Ik herinnerde me ineens weer uitnodigingen vooreen latere datum, die ik in juli had afgeslagen met het prettige gevoel veel gevraagd te worden. Ze lieten me niet meer los. Er was minstens één uitnodiging geweest die ik best had kunnen herroepen, maar nooit was er enige druk op mij uitgeoefend om er nog eens over na te denken. Bovendien zijn er van die momenten, dat er niet veel verschil lijkt te bestaan tussen het jezelf aanbieden of als paradepaardje te dienen voor tegen elkaar opbiedende gastvrouwen. Zo'n uitnodiging wordt dan niet eens overwogen. Vanwege de jicht van mijn vader was mijn eigen familie in Aix; naar hen toe te gaan kwam niet bij me op, omdat ik me daarmee gewonnen zou geven. Bovendien zouden ze binnenkort naar ons huis in Yorkshire vertrekken en een profeet is nooit geliefd in eigen tand. Om kort te gaan, ik was uiterst neerslachtig.

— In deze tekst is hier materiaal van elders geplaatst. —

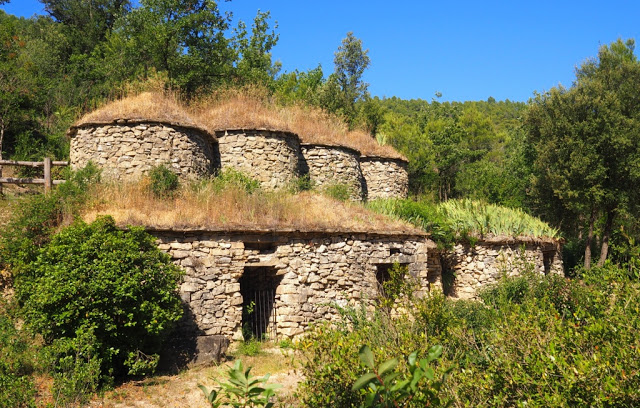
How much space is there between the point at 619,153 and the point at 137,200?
1630 centimetres

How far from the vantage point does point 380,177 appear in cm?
1950

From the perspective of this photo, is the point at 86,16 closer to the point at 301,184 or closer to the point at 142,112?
the point at 142,112

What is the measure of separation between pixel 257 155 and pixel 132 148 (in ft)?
12.0

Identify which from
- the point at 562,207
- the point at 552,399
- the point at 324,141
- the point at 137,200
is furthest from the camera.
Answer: the point at 562,207

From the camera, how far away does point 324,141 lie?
16.9 m

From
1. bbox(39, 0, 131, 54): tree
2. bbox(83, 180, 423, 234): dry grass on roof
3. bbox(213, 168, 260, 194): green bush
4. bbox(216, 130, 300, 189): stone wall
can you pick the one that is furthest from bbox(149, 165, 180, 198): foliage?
bbox(39, 0, 131, 54): tree

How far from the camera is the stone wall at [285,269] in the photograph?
10398 millimetres

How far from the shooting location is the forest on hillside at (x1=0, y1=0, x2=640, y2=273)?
17656 mm

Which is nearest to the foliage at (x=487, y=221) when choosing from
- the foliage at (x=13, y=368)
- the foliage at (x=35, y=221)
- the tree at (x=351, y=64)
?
the foliage at (x=35, y=221)

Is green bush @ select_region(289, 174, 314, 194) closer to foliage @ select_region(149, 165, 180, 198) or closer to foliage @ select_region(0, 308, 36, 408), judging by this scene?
foliage @ select_region(149, 165, 180, 198)

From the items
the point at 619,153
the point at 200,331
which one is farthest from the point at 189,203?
the point at 619,153

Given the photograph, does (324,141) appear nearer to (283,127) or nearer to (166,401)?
(283,127)

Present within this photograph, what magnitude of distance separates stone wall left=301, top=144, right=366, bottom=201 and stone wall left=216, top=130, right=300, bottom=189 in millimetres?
1879

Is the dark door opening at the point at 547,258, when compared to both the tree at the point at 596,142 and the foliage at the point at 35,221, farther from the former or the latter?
the foliage at the point at 35,221
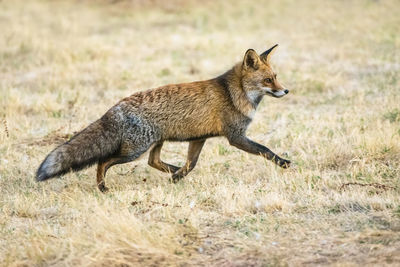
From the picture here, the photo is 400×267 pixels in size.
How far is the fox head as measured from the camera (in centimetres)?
773

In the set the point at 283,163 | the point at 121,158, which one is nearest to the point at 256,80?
the point at 283,163

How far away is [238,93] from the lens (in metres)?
7.75

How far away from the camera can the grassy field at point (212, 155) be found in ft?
17.5

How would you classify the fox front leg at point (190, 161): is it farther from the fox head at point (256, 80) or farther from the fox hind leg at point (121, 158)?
the fox head at point (256, 80)

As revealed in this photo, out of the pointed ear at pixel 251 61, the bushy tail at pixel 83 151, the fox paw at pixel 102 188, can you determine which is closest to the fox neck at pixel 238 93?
the pointed ear at pixel 251 61

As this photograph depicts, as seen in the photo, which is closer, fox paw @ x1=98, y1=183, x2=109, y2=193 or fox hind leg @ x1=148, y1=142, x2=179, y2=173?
fox paw @ x1=98, y1=183, x2=109, y2=193

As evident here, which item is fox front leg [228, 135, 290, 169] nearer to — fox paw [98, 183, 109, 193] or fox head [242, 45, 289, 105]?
fox head [242, 45, 289, 105]

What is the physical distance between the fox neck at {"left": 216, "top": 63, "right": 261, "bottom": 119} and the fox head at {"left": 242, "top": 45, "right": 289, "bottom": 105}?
57 mm

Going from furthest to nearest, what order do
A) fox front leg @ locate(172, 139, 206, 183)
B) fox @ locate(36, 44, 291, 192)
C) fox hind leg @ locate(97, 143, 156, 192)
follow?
fox front leg @ locate(172, 139, 206, 183), fox hind leg @ locate(97, 143, 156, 192), fox @ locate(36, 44, 291, 192)

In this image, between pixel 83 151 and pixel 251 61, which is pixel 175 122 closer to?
pixel 83 151

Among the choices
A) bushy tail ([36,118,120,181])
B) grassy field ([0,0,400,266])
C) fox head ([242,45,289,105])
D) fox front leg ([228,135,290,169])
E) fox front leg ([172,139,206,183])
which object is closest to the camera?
grassy field ([0,0,400,266])

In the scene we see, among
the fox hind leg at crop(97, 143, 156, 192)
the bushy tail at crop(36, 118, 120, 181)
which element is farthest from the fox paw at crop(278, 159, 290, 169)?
the bushy tail at crop(36, 118, 120, 181)

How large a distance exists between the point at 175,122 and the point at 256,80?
1.24m

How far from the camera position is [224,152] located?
898 cm
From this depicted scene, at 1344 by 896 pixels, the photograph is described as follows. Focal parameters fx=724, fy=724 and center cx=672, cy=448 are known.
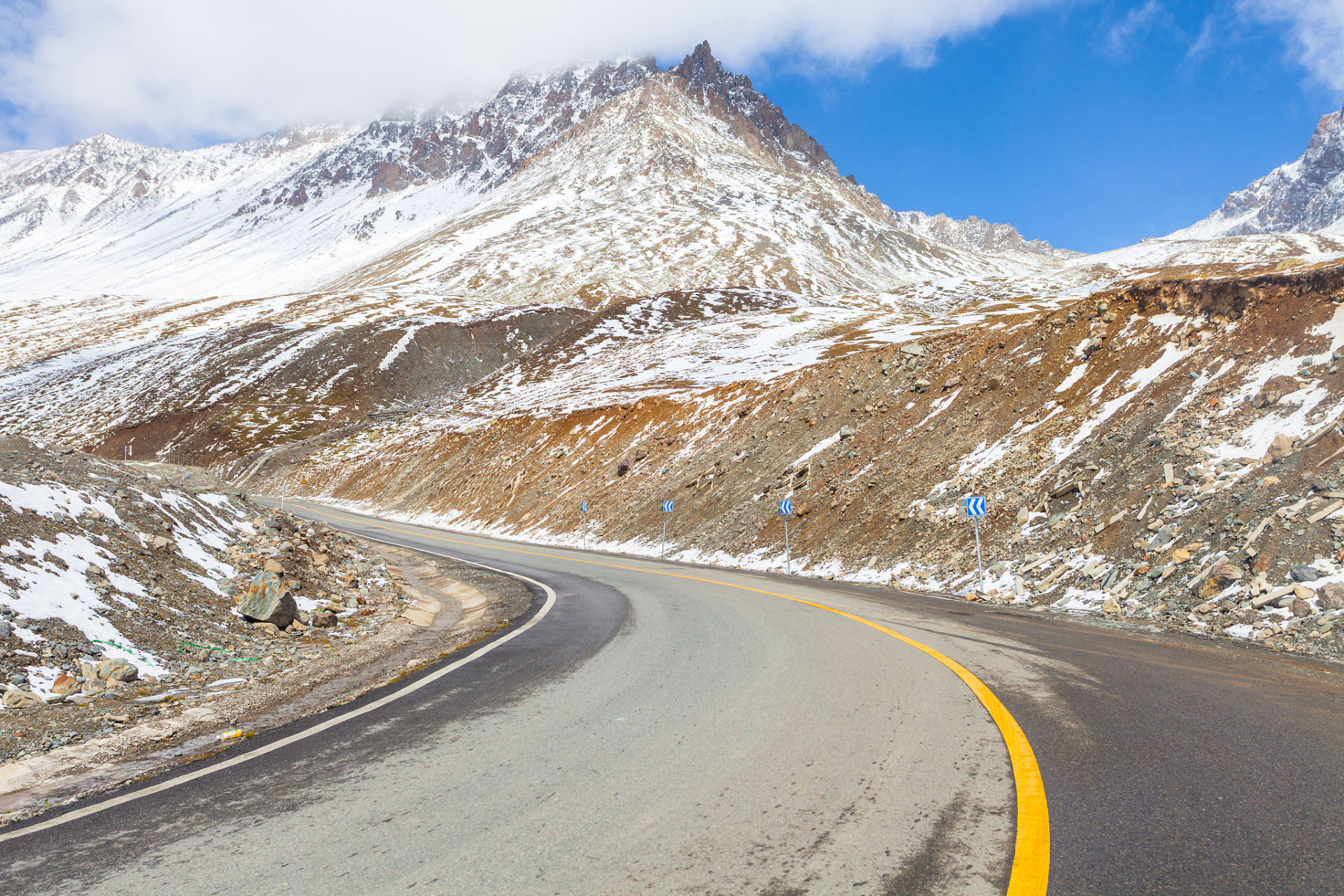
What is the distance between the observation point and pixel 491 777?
4656 millimetres

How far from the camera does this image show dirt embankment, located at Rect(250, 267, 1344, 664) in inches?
525

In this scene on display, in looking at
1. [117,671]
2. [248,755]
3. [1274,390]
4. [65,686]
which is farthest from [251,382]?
[1274,390]

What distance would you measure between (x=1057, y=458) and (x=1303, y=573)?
9071 mm

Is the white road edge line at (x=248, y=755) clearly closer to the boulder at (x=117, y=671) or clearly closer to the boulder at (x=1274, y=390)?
the boulder at (x=117, y=671)

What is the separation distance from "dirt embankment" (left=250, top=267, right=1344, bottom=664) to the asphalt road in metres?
6.07

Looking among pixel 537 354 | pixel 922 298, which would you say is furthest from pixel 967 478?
pixel 922 298

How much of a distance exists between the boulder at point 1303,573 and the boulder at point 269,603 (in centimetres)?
1523

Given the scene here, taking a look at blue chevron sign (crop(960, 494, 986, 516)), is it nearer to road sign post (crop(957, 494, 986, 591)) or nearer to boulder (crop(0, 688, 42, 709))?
road sign post (crop(957, 494, 986, 591))

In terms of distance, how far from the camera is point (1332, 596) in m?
10.2

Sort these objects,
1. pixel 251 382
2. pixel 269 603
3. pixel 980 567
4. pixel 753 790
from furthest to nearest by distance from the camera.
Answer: pixel 251 382
pixel 980 567
pixel 269 603
pixel 753 790

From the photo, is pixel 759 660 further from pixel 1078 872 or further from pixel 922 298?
pixel 922 298

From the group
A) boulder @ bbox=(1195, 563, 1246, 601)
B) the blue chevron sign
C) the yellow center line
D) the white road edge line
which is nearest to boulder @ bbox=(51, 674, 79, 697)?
the white road edge line

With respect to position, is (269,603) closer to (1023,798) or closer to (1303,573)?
(1023,798)

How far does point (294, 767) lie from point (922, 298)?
472 ft
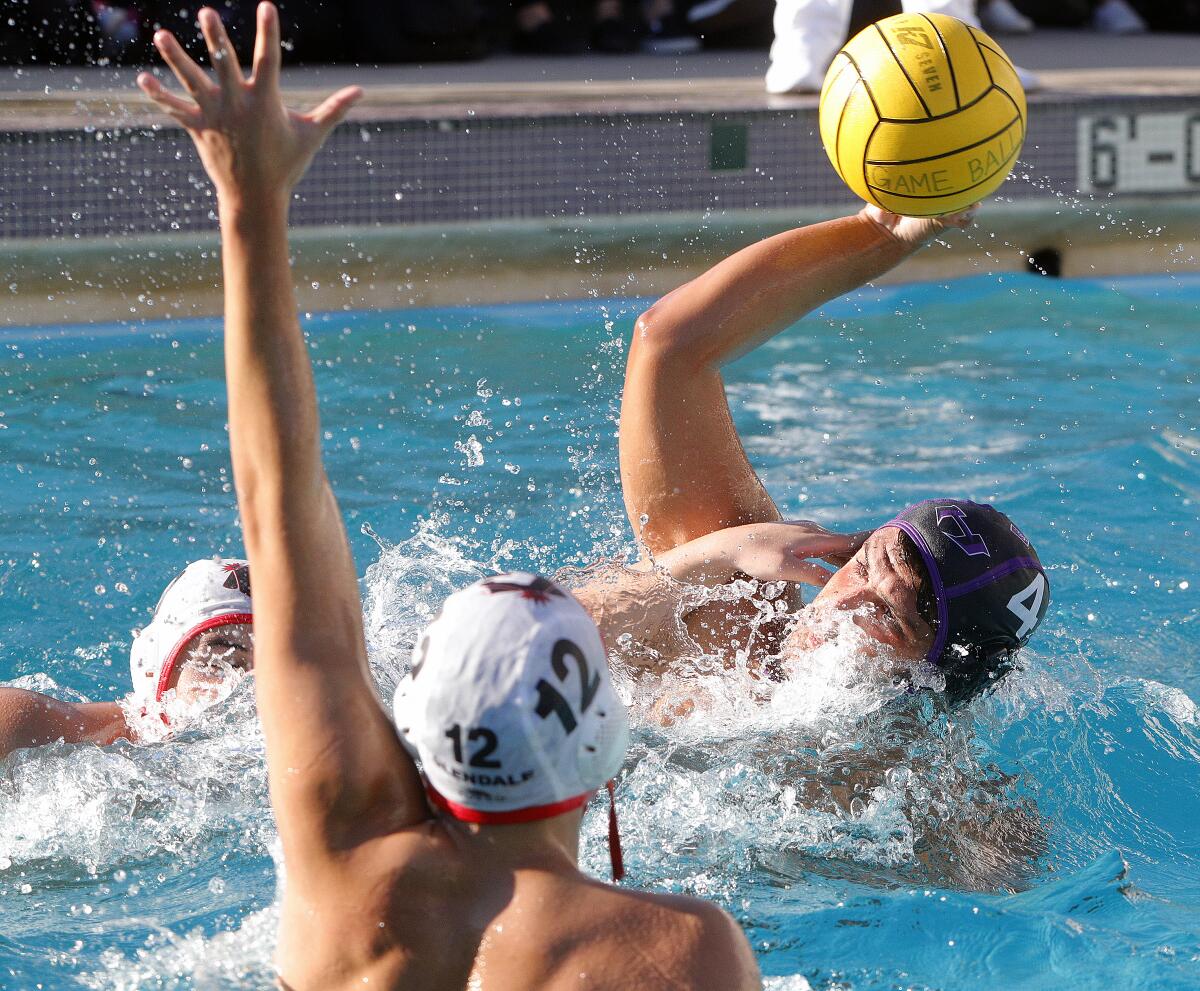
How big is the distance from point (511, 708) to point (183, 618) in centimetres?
130

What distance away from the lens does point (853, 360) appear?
19.3 feet

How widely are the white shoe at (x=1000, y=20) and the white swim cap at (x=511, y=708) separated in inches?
375

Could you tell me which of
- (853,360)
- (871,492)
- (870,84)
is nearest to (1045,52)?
(853,360)

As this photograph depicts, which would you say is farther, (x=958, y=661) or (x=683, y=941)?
(x=958, y=661)

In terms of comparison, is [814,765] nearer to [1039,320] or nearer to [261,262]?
[261,262]

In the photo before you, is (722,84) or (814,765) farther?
(722,84)

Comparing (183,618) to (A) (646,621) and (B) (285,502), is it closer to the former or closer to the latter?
(A) (646,621)

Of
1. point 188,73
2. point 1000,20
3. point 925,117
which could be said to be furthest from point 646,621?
point 1000,20

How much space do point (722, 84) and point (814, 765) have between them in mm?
5835

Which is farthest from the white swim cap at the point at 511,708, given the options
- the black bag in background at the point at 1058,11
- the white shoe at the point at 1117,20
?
the black bag in background at the point at 1058,11

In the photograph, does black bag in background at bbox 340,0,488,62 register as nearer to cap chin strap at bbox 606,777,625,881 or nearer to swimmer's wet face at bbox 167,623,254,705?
swimmer's wet face at bbox 167,623,254,705

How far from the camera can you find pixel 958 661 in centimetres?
259

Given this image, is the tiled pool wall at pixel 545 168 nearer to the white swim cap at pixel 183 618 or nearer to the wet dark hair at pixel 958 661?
the white swim cap at pixel 183 618

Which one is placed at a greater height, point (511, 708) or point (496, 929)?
point (511, 708)
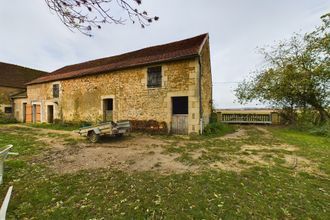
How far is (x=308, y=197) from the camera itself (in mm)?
3373

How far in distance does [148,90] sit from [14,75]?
67.5ft

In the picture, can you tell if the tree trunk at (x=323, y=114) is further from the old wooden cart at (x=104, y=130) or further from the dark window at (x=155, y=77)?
→ the old wooden cart at (x=104, y=130)

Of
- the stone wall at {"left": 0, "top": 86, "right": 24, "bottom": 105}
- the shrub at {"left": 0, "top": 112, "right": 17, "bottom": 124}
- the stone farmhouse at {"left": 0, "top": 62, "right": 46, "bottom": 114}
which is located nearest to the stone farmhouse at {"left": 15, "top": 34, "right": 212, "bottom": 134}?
the shrub at {"left": 0, "top": 112, "right": 17, "bottom": 124}

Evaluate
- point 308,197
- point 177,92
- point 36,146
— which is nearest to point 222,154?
point 308,197

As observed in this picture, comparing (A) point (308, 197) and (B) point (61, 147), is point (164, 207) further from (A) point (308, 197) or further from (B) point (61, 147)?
(B) point (61, 147)

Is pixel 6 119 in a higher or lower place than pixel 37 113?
lower

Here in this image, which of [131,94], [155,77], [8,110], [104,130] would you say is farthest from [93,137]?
[8,110]

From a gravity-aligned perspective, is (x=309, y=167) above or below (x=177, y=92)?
below

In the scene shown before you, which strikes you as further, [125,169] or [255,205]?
[125,169]

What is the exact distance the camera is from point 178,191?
3598 millimetres

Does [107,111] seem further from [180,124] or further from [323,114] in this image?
[323,114]

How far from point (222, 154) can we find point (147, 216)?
13.4ft

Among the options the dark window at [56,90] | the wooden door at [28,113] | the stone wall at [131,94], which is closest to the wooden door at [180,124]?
the stone wall at [131,94]

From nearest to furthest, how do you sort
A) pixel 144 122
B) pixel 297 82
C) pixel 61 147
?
pixel 61 147 < pixel 144 122 < pixel 297 82
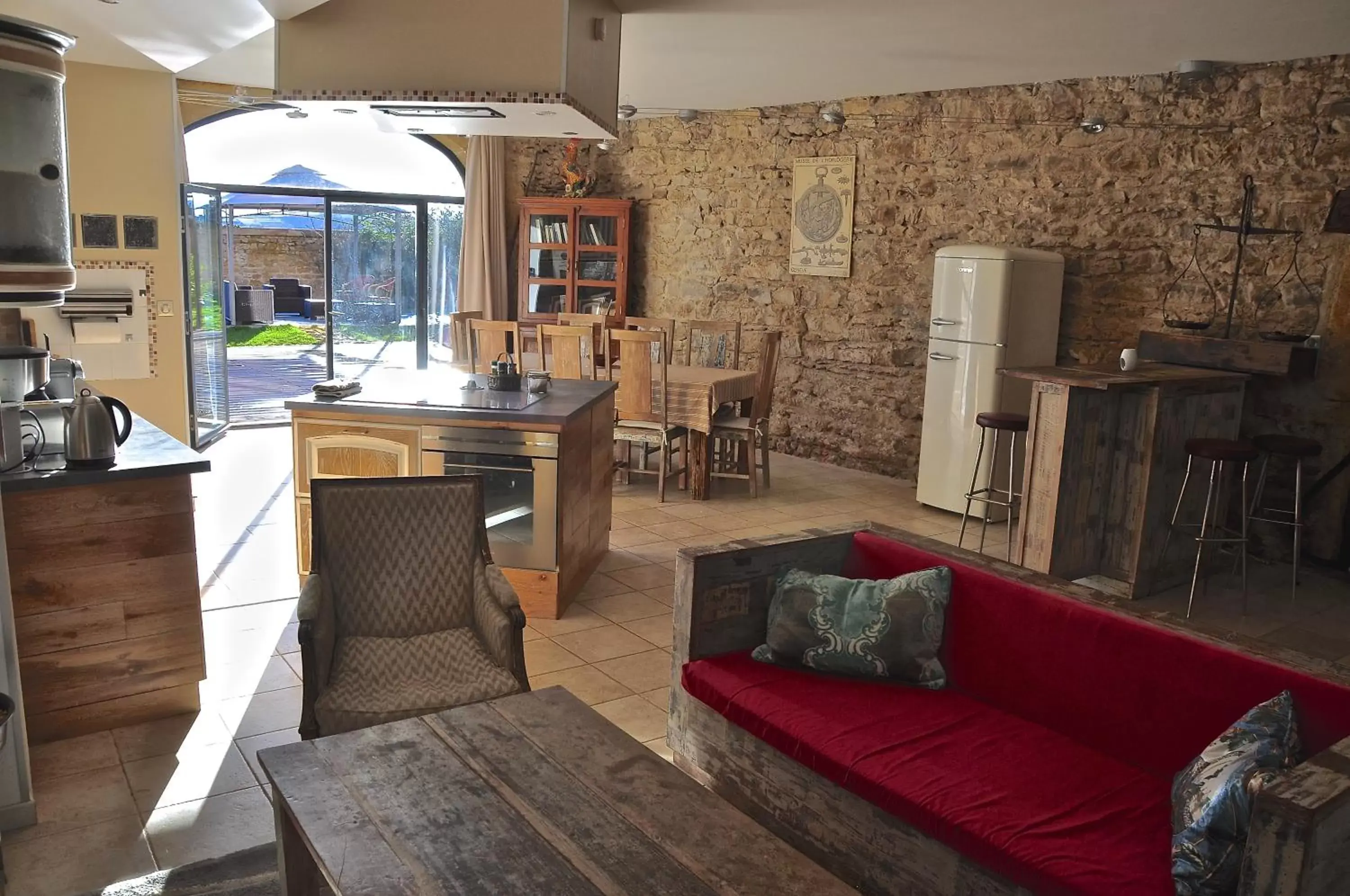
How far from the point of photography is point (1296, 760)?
1.90 metres

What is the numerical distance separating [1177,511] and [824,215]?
3739mm

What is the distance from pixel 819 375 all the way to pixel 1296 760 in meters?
6.13

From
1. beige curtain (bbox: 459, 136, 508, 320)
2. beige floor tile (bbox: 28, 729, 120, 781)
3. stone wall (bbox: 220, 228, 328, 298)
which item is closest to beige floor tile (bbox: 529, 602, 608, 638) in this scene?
beige floor tile (bbox: 28, 729, 120, 781)

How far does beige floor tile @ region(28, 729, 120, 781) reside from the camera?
2.95m

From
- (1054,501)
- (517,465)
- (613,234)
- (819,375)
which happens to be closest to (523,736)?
(517,465)

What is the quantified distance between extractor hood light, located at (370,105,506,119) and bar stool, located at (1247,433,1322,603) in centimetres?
389

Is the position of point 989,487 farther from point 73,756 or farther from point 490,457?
point 73,756

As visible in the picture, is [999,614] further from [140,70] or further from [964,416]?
[140,70]

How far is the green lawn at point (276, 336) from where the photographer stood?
35.1ft

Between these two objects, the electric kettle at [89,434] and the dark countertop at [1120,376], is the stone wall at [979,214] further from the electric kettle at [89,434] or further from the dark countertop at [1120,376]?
the electric kettle at [89,434]

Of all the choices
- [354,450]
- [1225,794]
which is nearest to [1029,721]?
[1225,794]

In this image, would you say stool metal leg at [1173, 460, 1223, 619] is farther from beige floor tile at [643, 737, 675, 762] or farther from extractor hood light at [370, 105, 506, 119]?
extractor hood light at [370, 105, 506, 119]

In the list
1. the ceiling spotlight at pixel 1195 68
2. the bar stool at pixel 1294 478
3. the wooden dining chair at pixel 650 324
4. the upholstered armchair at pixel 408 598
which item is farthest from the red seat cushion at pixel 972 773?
the wooden dining chair at pixel 650 324

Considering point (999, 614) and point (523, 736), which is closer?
point (523, 736)
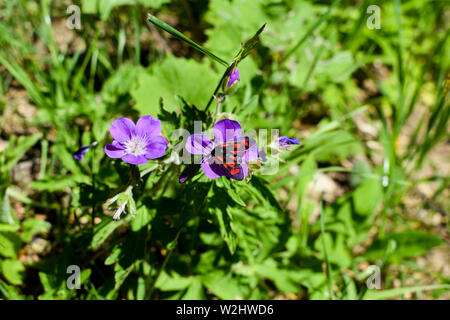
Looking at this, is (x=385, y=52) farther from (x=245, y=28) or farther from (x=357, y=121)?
(x=245, y=28)

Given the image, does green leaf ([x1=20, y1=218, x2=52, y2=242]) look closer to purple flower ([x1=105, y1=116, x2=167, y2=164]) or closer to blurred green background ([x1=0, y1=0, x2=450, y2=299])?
blurred green background ([x1=0, y1=0, x2=450, y2=299])

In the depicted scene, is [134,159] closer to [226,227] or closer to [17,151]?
[226,227]

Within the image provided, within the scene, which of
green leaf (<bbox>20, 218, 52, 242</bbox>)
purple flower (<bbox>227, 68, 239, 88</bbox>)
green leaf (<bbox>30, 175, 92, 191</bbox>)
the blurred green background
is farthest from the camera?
green leaf (<bbox>20, 218, 52, 242</bbox>)

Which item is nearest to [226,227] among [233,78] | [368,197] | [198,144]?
[198,144]

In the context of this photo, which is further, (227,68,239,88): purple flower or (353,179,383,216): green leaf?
(353,179,383,216): green leaf

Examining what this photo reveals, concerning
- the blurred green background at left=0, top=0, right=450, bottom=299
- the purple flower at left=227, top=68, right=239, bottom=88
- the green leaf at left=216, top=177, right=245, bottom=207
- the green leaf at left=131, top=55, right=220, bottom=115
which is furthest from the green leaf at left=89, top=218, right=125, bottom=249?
the green leaf at left=131, top=55, right=220, bottom=115
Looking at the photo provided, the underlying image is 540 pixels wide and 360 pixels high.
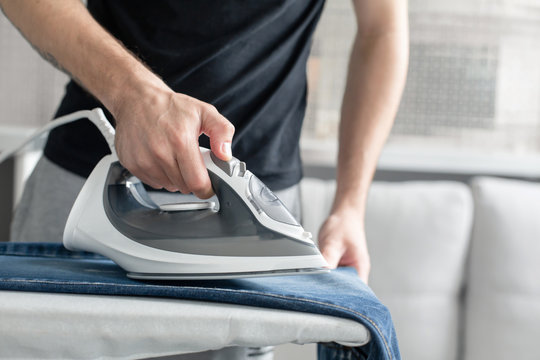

Het geschuifel op de trap, dat altijd voorafging aan het kloppen en binnenkomen van Withers, kondigde ook nu zijn komst aan. (Eén van de dingen die ik al een tijd niet meer leuk vond, was de nonchalance, ook weer te wijten aan het seizoen, van de bedienden van het grote blok met kamers waar ik woonde.) Met een terughoudend gebaar overhandigde Withers mij een brief met een Duits poststempel en 'Spoed' erop. Ik was net klaar met aankleden en haalde mijn geld en handschoenen op. Toen ik ging zitten om hem open te maken brak een gevoel van nieuwsgierigheid door mijn neerslachtigheid heen. Op de achterkant van de enveloppe stond in een hoekje met vlekkerige letters geschreven: 'Het spijt me, maar er is nog iets, een paar wantspanners van Carey en Neilson, maat 1 3/8, gegalvaniseerd.' Dit stond er in de brief:
Jacht Dulcibella
Flensburg, Sleeswijk-Holstein,
21 september
Beste Carruthers, - Je zult wel verbaasd zijn iets van mij te horen, aangezien we elkaar al in geen tijden hebben ontmoet. Het zou ook heel goed kunnen, dat wat ik je ga voorstellen je niet gelegen komt. Ik ken jouw plannen natuurlijk niet en als je al in de stad bent, slap je waarschijnlijk weer net in het harnas en kun je niet weg.